Project: Challenge Documentation Overview - tnl3pdx/ece510-HwAIML GitHub Wiki
Related Challenges
The following challenges related to this project are listed below. In each directory, a README addresses the goal of each challenge, and the logs from these challenges have been merged into this wiki:
- Challenge 9
- Challenge 12
- Challenge 15
- Challenge 18
- Challenge 21
- Challenge 25
Project Documentation
Challenge 9
In this challenge, I start searching for an algorithm/workload that I would like to accelerate using a hardware implementation. Through this challenge, I went through 2 additional iterations of project searching before I landed on my finalized project idea, which is to make an accelerator chip for the SHA-256 algorithm for SPHINCS+.
Iteration #1: RL-based PCB Layout Optimizer
In my first iteration, I found a repository for RL-based component layout optimization called RL PCB. When I first attempted to follow the README from the RL_PCB repo. There were several issues with the installation and setup of the repo.
- Since the repo is nearly 2 years old, a lot of version dependencies have changed. This caused a lot of issues with using the Git repository, and it needed to be cleaned up to get it working properly.
- The repo uses some binaries that are stored on the creator’s GitLab, which is locked. I can pull from it, but some of the binaries have some issues compiling, which was rooted in a missing library import for a uint_16t as a type.
- Also, due to the changes in the binaries, their names also changed. Thus, I had to scrape around the scripts to find any inconsistencies in file names to get the experiments to work.
After solving these issues, I tried to run the model for several hours to see if I could get a trained model that I could visualize, but I realized that training the agents for this particular application takes a lot of time. Looking at the paper provided by the repository, it can take 3-4 hours of training for a single run, and my kernel was killing the process due to resource starvation.
After talking with Prof. Teuscher about the problems I was facing, he recommended that I look for another workload that would not be too intensive to run, and pretrained agents may be used to reduce training time.
Iteration #2: RL Car Racing
After my first failed attempt in my first iteration, I still wanted to do a project related to some kind of ML workload using reinforcement learning. I knew that I had to scale down my project when I saw that RL-based car driving could be a good candidate. OpenAI has a powerful library of environments packaged in their library called Gymnasium.
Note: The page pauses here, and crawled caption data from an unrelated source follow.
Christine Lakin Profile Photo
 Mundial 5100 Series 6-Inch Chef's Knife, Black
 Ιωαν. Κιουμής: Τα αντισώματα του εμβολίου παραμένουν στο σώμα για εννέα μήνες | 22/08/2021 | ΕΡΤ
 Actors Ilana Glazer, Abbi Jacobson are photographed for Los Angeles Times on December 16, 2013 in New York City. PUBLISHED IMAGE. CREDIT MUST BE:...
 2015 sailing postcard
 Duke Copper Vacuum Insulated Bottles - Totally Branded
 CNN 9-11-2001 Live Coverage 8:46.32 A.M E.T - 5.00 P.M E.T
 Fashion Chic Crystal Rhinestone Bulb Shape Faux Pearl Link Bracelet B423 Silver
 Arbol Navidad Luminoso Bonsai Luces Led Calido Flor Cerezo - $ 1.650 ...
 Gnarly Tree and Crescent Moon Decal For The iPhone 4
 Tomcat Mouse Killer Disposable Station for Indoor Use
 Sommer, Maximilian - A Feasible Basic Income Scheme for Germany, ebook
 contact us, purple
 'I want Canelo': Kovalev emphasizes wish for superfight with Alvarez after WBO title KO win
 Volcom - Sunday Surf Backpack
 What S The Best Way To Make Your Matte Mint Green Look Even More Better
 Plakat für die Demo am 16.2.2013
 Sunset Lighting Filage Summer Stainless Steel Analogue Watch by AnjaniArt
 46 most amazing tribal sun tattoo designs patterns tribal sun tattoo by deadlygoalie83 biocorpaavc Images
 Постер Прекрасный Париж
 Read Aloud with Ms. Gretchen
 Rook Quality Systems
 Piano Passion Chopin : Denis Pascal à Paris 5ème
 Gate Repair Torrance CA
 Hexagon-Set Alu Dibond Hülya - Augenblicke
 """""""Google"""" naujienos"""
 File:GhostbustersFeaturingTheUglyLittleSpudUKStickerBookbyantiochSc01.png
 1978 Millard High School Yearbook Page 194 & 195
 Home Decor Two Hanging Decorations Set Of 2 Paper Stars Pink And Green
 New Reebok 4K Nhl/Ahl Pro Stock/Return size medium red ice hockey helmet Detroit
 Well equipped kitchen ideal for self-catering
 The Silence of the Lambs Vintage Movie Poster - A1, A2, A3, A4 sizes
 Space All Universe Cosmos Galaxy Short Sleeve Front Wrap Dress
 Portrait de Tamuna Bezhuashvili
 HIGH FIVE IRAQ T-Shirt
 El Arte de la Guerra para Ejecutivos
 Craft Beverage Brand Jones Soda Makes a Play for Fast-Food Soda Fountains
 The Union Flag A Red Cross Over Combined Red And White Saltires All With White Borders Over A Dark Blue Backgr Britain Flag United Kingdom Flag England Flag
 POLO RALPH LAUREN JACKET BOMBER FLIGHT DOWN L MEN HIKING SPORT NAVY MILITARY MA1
To start, I asked my LLM about how I could set this up to see if this could be a good project to do:
Can you provide me with a Python program that initializes a gymnasium environment for car racing, trains the model with a parameterized timestep, and outputs the agent binary in the same directory?
The major issue with this workload is that training takes a long time for testing, and also trying to work with a library like gymnasium is difficult once I get to profiling. Thus, I moved to the next idea, which was my SHA-256 accelerator.